2. Welche rechtlichen Möglichkeiten haben die oben genannten Gemeinden, eine solche Mehrbelastung für die Grundstückseigentümer der eingemeindeten Ortsteile bzw. zumindest eine rückwirkende Heranziehung zur Nachzahlung von Abwasserbeiträgen zu vermeiden?
Frau Abg. Schulz, das Innenministerium verfügt nicht über die erforderlichen Informationen, um die erste Frage beantworten zu können. Die Daten werden nicht gesondert erhoben und es ist auch nicht möglich, aus vorhandenen Datenerhebungen die von Ihnen gewünschten Auskünfte zu erteilen. Welche Gemeinden die Aufgabe der Abwasserbeseitigung in ihrem Gebiet selbst erfüllen und gegenüber den durch Eingemeindung bzw. Zusammenschlüsse neu hinzukommenden Grundstückseigentümern Nachzahlungen erheben, weiß das Innenministerium nicht. Ich bitte Sie um Verständnis dafür, dass diese Information in der Kürze der für die Beantwortung zur Verfügung stehenden Zeit auch nicht zu erheben war. Eine exakte, wahrheitsgemäße Aussage würde eine überaus arbeits- und zeitaufwändige Recherche erfordern und könnte deshalb allenfalls schriftlich nachgereicht werden.

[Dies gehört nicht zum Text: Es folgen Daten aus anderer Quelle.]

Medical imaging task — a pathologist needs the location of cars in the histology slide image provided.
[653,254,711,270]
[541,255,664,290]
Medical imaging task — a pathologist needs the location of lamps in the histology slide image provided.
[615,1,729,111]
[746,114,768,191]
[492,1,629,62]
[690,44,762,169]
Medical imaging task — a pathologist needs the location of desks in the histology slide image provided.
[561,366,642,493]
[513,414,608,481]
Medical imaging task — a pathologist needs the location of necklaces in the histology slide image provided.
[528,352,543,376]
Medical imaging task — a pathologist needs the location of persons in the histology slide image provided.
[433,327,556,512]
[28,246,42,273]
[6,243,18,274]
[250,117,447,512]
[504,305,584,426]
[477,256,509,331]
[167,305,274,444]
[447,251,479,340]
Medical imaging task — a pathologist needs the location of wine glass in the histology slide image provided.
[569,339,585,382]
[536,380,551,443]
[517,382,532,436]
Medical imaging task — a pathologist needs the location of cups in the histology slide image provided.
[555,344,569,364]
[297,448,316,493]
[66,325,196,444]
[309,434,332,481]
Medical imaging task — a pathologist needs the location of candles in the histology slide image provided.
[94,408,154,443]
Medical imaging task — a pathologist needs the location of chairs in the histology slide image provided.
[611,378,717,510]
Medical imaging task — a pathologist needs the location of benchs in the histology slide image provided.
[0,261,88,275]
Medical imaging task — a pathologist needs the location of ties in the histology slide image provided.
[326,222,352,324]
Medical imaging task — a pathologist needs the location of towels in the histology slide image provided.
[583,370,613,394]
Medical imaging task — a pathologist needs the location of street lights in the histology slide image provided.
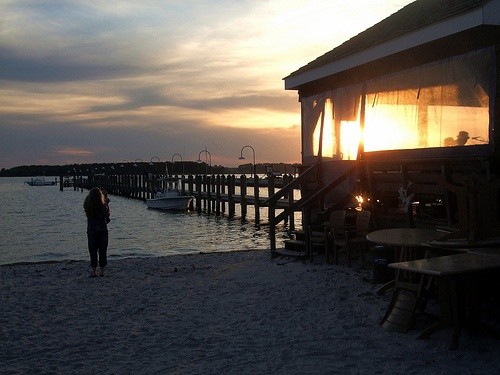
[66,143,255,169]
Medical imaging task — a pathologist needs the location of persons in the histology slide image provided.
[82,188,111,277]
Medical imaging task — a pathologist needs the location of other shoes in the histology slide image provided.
[89,274,105,277]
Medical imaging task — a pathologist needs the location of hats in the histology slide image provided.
[457,131,470,139]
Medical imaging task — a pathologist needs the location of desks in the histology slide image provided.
[365,227,450,294]
[388,250,498,354]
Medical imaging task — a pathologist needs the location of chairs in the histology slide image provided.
[307,209,345,264]
[332,210,371,266]
[378,245,442,334]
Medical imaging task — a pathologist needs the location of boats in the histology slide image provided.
[146,177,194,211]
[25,177,56,187]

Die zweite Frage, welche rechtlichen Möglichkeiten die betroffenen Gemeinden haben, um Mehrbelastungen für die Grundstückseigentümer der eingemeindeten Ortsteile zu vermeiden, lässt sich ohne nähere Kenntnis darüber, welche Gemeinden betroffen und vor allem, welche Regelungen in den jeweiligen Satzungen getroffen worden sind, ebenfalls nicht konkret beantworten. Die Gegebenheiten sind mit Sicherheit von Kommune zu Kommune verschieden, weil die Abgabensatzungen anders lauten und Ausnahmetatbestände für die Heranziehung möglicherweise differenziert geregelt sind.
Im Übrigen, hat das Innenministerium hier geschrieben, geht die Frage über den Rahmen einer Fragestunde hinaus. Die Fragestunde dient nicht dazu, die Staatsregierung zu einer rechtlichen Bewertung anzuhalten oder eine Rechtsberatung zu erlangen. – Ich würde aber jedenfalls die erste Antwort vorziehen.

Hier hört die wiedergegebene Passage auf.